Once implemented, add to the adversarial corpus (packages/cli/src/adversarial.test.ts, alongside the existing zip-bomb / path-trick / duplicate-entry cases) and to fixtures/:

  • Content-type confusion simulation: a package with a mimetype entry present, first, and stored, but containing the wrong string (e.g. application/epub+zip, or application/vnd.dot-skill+zip with a trailing newline, or truncated) — must refuse with mimetype_mismatch.
  • Wrong position: a package with byte-correct mimetype content but placed after other entries (e.g. appended last) — must refuse (or warn, depending on how strict mimetype_not_first ends up, see Open questions) distinctly from mimetype_mismatch.
  • Wrong compression: a mimetype entry with correct content and position but deflated instead of stored — decide whether this is a distinct code (mimetype_not_stored) or folded into mimetype_not_first's "layout is wrong" bucket; needs a decision before implementation (see Open questions).
  • Absent, old-version package: no mimetype entry, protocol_version at or below the Phase-1 value — validates with a mimetype_missing warning, not an error.
  • Absent, new-version package: no mimetype entry, protocol_version at the Phase-2 value — refuses with a mimetype_missing error.
  • Renamed-to-.zip round trip: pack a skill, rename .skill to .zip, extract with a generic zip tool, re-zip without preserving entry order/compression method (simulating a careless "rename and re-archive" workflow) — demonstrates the resulting archive fails mimetype_not_first (or equivalent) even though its content is otherwise byte-identical, which is the intended hardening behavior: this class of mishandling becomes detectable, not silently accepted.
  • Determinism regression: two packs of the same SkillSource still produce byte-identical output (extends the existing SEC-J determinism test) with mimetype included as the forced-first exception — verifies (c)'s resolution doesn't reintroduce non-determinism.

Open questions

  • Should mimetype_not_first (wrong position, right content) be an error or a warning? Argue for error: it defeats the entire "peek at first header" purpose of this RFC, so a package that gets the string right but the layout wrong is arguably worse than one that omits mimetype altogether, since it creates false confidence for a naive reader that only checks content, not position. Argue for warning: the package is still fully valid and readable by any tool that falls back to skill.json's kind field, so treating it as a hard refusal punishes a cosmetic packaging defect as harshly as real content-type confusion.
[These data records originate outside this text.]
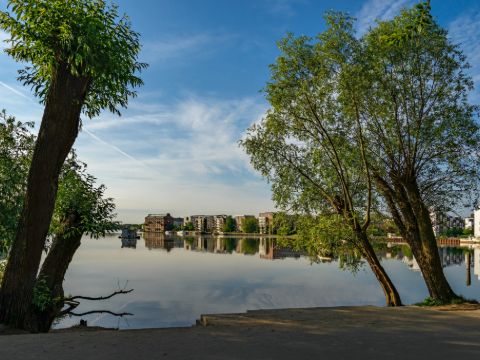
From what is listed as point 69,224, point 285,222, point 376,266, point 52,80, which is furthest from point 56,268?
point 376,266

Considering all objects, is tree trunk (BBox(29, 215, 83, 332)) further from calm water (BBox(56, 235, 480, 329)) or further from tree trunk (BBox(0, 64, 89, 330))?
calm water (BBox(56, 235, 480, 329))

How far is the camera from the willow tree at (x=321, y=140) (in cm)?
2012

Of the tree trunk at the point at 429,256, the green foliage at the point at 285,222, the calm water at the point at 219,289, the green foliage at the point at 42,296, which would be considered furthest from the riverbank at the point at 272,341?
the calm water at the point at 219,289

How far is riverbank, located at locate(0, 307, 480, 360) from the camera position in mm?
8820

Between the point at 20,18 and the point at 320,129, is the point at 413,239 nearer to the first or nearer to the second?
the point at 320,129

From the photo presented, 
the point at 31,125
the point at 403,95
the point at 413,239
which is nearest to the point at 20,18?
the point at 31,125

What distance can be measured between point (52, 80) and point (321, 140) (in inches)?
535

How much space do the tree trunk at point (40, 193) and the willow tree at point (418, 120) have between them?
13.0 metres

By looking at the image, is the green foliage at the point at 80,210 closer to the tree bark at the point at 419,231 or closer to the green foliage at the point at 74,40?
the green foliage at the point at 74,40

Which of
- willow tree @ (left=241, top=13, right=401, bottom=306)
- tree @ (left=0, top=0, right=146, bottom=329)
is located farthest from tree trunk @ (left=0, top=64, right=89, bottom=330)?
willow tree @ (left=241, top=13, right=401, bottom=306)

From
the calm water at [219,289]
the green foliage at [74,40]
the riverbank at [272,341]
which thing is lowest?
the calm water at [219,289]

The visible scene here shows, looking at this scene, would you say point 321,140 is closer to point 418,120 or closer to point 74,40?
point 418,120

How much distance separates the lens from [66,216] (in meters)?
15.3

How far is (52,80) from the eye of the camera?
41.5 ft
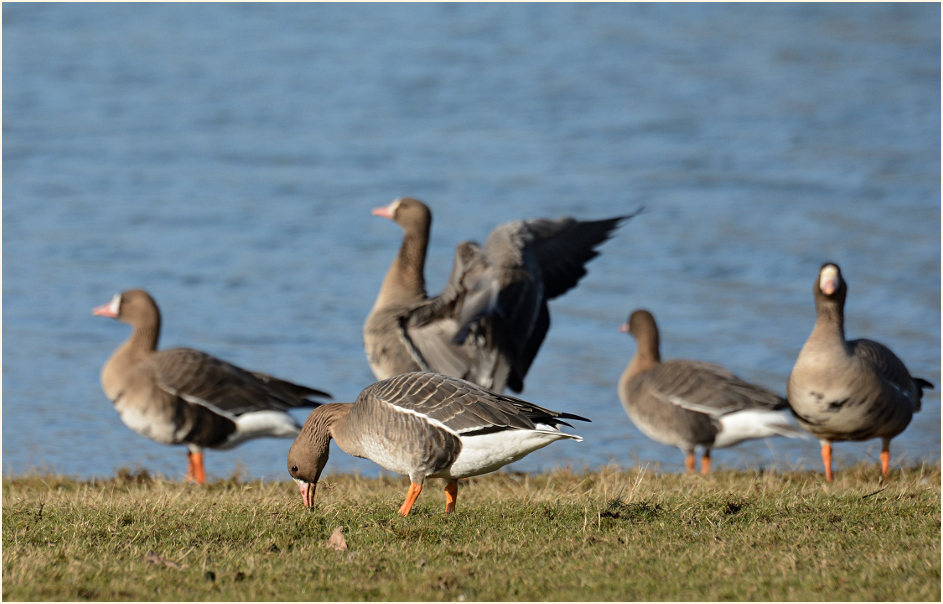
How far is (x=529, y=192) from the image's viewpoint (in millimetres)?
21562

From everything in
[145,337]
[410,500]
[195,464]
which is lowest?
[195,464]

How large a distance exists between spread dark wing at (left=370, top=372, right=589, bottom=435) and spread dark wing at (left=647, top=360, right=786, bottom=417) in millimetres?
3451

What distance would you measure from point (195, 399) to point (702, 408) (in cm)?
411

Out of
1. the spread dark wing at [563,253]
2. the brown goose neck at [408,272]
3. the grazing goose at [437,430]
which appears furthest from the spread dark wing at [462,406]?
the spread dark wing at [563,253]

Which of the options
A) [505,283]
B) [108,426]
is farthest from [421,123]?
[505,283]

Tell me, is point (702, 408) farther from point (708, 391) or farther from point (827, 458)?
point (827, 458)

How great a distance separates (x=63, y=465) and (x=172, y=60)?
24.3m

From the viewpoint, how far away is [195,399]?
32.8ft

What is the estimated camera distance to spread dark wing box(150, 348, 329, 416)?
33.0 feet

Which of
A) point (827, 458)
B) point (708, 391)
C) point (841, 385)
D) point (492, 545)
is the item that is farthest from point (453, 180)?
Answer: point (492, 545)

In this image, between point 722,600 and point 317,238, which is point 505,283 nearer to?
point 722,600

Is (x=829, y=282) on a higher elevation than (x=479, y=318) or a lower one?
higher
Leaning error, for symmetry with mimetype_mismatch, but not resolved here.
  • Does unpackSkill's streaming reader (docs/PROTOCOL.md's "reads the archive through a streaming unzip so unsafe input is refused during decompression" behavior) need to special-case mimetype to short- circuit identification before the rest of the archive is even opened — i.e. does skill inspect/skill validate gain a fast-path "is this even a .skill" pre-check distinct from full unpacking, or does this RFC only specify the on-disk format and leave the fast-path reader optimization to a later, implementation-focused change?